***** ПОКАЗАННЫЙ ФРАГМЕНТ *****
Я полагаю, что современные взгляды на контрперенос за­ставляют нас рассмотреть позицию по отношению к разделению между внутренним и внешним в анализе. Нет необходимости бояться оставить межличностное измерение или потерять идею о том, что психологические последствия раннего развития требуют анализа. Фактически я бы сказал, что точно так же, как наше понимание внутреннего мира может быть расширено до включе­ния межличностной динамики, наше понимание того, что межличностно, может быть определено по-другому и расширено до такой степени, когда внутренняя система образов начинает рас­сматриваться как нечто, связывающее пациента и аналитика (две личности) в анализе. Отсюда следует, что разделять работу над явно воображаемым и над явно межличностным — это концеп­туальная ошибка и практическое ограничение.

Это не просто вопрос противопоставления межличностной коммуникации и ее исследования подходу воображения. Если идея двухличностного mundus imaginalis воспринимается серьез­но, тогда мы должны рассматривать межличностное через гово­рящую психику, а воображаемое как способ коммуникации меж­ду двумя людьми. Люди могут быть выражением внутренней динамики, а внутренние образы могут зарождаться в какой-то степени в личностях. С прагматической точки зрения, размыва­ние этого различия при оценке материала пациентов может быть тем, что аналитики всех школ уже делают, когда используют понятие комплекса (архетипическая сердцевина плюс личный опыт, часть психической реальности). Временами бывает очень важно подчеркнуть это различие, но это было бы реакцией на конкретную ситуацию.
*****
> **ЗАДАНИЕ A**: Повторите часть фрагмента о контрпереносе, начиная с «Я полагаю, что» и заканчивая «и практическое ограничение.», заменив «раннего развития» на «детского опыта».
> **ЗАДАНИЕ B**: Перечислите всё, что во фрагменте о контрпереносе приведено в скобках как пояснение к понятию комплекса.
***** СОХРАНЁННЫЕ ДАННЫЕ *****
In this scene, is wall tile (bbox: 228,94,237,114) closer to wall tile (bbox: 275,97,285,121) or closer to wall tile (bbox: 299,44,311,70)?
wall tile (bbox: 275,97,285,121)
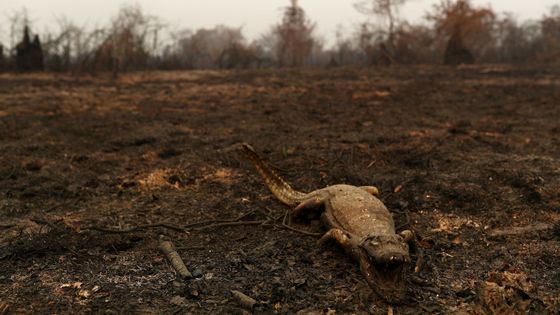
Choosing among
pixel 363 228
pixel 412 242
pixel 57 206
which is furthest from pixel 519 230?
pixel 57 206

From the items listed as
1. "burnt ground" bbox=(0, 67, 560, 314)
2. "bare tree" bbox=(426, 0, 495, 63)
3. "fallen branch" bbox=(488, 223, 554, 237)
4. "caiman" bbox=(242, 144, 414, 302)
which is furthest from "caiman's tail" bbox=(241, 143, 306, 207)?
"bare tree" bbox=(426, 0, 495, 63)

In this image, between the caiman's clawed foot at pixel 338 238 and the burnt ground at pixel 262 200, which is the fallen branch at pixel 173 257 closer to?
the burnt ground at pixel 262 200

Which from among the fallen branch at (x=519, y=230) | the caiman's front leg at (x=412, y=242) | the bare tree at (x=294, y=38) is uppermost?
the bare tree at (x=294, y=38)

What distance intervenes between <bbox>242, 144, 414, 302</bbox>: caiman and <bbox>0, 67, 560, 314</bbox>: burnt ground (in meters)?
0.13

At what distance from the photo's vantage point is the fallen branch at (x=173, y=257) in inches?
132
*****
> **РЕЗУЛЬТАТ A**:
Я полагаю, что современные взгляды на контрперенос за­ставляют нас рассмотреть позицию по отношению к разделению между внутренним и внешним в анализе. Нет необходимости бояться оставить межличностное измерение или потерять идею о том, что психологические последствия детского опыта требуют анализа. Фактически я бы сказал, что точно так же, как наше понимание внутреннего мира может быть расширено до включе­ния межличностной динамики, наше понимание того, что межличностно, может быть определено по-другому и расширено до такой степени, когда внутренняя система образов начинает рас­сматриваться как нечто, связывающее пациента и аналитика (две личности) в анализе. Отсюда следует, что разделять работу над явно воображаемым и над явно межличностным — это концеп­туальная ошибка и практическое ограничение.

> **РЕЗУЛЬТАТ B**: архетипическая сердцевина; личный опыт; часть психической реальности